A avenida se transformou em um rio, o que não tirou a alegria dos componentes. A água tirou, porém, de acordo com a avaliação feita na transmissão da Globo, a afinação dos instrumentos da bateria.
“Você quer ter uma ideia de como a bateria da Beija-Flor ficou prejudicada realmente pela chuva que caiu? Sinta aí”, disse o narrador Fernando Vannucci, chamando a atenção para o som dos surdos.
HOMENAGENS RENDERAM QUEDAS E UM VICE-CAMPEONATO
A bateria de Mestre Pelé, com apelido apropriado ao enredo, acabou sendo bem avaliada pelos jurados oficiais. Os dois julgadores do quesito — um deles o jogador Sócrates — aplicaram nota 10. Não foi suficiente para o título, que ficou com a Mangueira.

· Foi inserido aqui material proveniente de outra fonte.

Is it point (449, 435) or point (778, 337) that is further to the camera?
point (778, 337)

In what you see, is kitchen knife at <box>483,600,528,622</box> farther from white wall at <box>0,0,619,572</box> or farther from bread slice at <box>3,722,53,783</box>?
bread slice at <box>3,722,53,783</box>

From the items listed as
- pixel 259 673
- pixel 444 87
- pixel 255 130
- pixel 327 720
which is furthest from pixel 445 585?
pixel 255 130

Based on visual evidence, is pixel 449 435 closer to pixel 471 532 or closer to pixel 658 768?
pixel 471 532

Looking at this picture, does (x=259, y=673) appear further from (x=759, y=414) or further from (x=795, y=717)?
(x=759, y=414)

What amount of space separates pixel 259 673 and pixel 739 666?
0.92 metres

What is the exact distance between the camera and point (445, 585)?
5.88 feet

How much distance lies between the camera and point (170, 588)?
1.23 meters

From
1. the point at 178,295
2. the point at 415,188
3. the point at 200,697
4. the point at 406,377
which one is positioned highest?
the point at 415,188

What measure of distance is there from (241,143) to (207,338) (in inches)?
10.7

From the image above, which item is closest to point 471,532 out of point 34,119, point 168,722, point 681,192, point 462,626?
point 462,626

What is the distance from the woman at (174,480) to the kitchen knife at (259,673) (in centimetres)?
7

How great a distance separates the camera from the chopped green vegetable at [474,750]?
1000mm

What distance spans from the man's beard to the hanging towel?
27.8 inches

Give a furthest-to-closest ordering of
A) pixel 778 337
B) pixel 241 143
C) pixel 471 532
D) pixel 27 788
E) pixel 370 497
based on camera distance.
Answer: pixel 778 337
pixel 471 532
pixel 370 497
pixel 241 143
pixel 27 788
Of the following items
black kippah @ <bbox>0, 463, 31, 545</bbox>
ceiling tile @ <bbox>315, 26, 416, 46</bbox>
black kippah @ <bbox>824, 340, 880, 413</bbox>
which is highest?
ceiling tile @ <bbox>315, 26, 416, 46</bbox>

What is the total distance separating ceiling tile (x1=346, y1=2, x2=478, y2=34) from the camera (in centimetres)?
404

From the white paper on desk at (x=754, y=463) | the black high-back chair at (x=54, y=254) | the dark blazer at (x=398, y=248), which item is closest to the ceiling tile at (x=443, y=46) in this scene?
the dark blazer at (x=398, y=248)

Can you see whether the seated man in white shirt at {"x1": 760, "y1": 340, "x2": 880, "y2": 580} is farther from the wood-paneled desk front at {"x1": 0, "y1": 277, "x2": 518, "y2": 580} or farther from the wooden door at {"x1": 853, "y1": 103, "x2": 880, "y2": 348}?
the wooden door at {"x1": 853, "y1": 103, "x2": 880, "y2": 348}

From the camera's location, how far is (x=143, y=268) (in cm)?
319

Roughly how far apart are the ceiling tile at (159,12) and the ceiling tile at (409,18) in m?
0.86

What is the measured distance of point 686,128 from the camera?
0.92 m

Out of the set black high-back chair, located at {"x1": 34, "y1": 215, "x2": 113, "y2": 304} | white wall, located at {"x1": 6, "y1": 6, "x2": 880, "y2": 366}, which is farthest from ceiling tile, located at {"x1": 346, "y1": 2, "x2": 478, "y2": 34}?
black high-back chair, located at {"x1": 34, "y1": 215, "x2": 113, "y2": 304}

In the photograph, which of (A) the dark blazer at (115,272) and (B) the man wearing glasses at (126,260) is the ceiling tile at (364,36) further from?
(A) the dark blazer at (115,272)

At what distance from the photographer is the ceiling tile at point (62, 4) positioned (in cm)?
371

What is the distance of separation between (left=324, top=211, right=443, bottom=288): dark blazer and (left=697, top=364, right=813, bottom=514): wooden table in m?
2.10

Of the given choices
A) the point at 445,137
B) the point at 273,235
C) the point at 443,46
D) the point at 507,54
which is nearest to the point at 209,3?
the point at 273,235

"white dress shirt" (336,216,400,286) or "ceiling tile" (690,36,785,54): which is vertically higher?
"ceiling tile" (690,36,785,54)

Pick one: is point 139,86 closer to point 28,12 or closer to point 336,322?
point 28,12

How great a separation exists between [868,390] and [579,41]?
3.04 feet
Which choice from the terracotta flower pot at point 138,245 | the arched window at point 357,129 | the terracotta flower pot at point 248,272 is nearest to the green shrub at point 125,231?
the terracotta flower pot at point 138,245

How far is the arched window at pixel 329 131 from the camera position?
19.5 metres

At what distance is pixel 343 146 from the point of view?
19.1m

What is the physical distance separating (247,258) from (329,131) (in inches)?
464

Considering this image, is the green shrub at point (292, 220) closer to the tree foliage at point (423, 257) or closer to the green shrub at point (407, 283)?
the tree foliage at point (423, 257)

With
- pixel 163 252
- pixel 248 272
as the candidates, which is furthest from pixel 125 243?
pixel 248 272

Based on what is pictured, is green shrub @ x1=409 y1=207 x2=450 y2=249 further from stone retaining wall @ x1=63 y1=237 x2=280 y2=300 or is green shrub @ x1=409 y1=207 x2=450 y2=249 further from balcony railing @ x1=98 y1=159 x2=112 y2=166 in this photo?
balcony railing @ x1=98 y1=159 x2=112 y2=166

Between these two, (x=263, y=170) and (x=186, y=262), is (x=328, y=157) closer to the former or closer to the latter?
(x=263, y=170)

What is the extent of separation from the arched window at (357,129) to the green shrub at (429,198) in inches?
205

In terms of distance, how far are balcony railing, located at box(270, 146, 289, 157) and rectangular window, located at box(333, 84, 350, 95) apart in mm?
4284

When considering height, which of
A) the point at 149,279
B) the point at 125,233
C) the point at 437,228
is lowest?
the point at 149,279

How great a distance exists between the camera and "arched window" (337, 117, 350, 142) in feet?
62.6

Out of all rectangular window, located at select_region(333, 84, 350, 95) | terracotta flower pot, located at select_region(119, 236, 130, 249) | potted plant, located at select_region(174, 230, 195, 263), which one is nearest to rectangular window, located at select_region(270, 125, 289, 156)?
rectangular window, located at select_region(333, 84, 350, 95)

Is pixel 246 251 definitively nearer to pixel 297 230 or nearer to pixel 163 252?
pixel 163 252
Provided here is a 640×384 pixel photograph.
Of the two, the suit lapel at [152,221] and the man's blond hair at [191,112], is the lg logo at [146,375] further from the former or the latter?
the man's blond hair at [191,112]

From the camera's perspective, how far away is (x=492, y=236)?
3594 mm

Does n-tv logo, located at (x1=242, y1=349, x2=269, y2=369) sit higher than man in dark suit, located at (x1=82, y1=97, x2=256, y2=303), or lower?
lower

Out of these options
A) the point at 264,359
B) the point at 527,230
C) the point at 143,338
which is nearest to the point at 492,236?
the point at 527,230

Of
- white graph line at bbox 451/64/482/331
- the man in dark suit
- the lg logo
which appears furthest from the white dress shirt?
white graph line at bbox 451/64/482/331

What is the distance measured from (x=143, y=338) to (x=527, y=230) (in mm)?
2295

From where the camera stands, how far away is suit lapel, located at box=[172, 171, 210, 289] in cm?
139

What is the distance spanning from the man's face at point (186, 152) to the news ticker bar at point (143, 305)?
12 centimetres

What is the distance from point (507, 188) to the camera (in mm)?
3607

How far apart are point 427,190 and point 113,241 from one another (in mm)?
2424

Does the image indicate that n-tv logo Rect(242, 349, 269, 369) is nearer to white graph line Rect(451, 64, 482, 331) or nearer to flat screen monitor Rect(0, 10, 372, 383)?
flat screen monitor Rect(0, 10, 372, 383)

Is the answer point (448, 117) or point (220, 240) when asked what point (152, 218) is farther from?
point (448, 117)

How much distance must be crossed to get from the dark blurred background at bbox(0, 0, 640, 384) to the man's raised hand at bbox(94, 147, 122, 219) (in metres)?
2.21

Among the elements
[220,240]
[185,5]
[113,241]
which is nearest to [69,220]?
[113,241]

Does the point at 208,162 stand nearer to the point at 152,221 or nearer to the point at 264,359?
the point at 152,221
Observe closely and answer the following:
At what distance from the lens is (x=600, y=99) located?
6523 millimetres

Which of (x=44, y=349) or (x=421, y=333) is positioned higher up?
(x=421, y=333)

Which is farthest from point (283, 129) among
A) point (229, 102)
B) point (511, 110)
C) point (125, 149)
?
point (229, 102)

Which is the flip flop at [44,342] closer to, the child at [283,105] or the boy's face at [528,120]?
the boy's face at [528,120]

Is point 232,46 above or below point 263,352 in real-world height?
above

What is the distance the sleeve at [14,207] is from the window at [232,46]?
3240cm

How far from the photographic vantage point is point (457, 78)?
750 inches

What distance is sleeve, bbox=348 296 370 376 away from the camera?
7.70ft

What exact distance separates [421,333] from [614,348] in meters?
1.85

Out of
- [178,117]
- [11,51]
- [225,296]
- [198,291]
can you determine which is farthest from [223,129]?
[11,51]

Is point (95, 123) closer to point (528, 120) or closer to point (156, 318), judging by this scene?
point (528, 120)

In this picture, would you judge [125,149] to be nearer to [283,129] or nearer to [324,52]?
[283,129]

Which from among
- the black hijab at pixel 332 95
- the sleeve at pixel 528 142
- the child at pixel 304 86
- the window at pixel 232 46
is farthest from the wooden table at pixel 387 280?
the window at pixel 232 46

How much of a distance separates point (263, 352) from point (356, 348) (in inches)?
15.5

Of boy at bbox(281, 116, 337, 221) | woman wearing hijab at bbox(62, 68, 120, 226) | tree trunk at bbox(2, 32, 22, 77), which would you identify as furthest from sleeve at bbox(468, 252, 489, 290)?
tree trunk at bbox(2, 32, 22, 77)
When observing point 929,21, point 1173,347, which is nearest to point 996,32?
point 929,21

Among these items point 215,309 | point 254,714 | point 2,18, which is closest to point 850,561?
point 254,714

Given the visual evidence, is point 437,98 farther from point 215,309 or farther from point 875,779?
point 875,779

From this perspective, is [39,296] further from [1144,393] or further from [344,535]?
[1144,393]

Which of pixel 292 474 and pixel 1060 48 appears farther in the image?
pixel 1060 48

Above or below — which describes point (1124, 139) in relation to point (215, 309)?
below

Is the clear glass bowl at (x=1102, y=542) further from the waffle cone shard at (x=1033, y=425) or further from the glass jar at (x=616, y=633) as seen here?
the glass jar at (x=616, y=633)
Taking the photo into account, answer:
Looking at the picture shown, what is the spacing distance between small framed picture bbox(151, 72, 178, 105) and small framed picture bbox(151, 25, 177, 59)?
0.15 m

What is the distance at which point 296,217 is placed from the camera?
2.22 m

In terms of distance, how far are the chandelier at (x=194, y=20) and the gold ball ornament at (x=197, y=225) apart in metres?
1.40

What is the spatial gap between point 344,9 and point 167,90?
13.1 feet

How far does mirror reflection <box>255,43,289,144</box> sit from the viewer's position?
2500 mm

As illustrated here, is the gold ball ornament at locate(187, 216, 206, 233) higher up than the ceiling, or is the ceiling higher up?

Vice-campeã com “O Mundo É uma Bola”, a escola de Nilópolis foi aquela que mais se aproximou da taça falando de futebol. Nenhuma das demais tentativas conseguiu resultados expressivos, e algumas tiveram avaliações bem ruins. A Tijuca, homenageando o Vasco em 1998, e a Mancha, exaltando o Palmeiras em 2015, acabaram rebaixadas.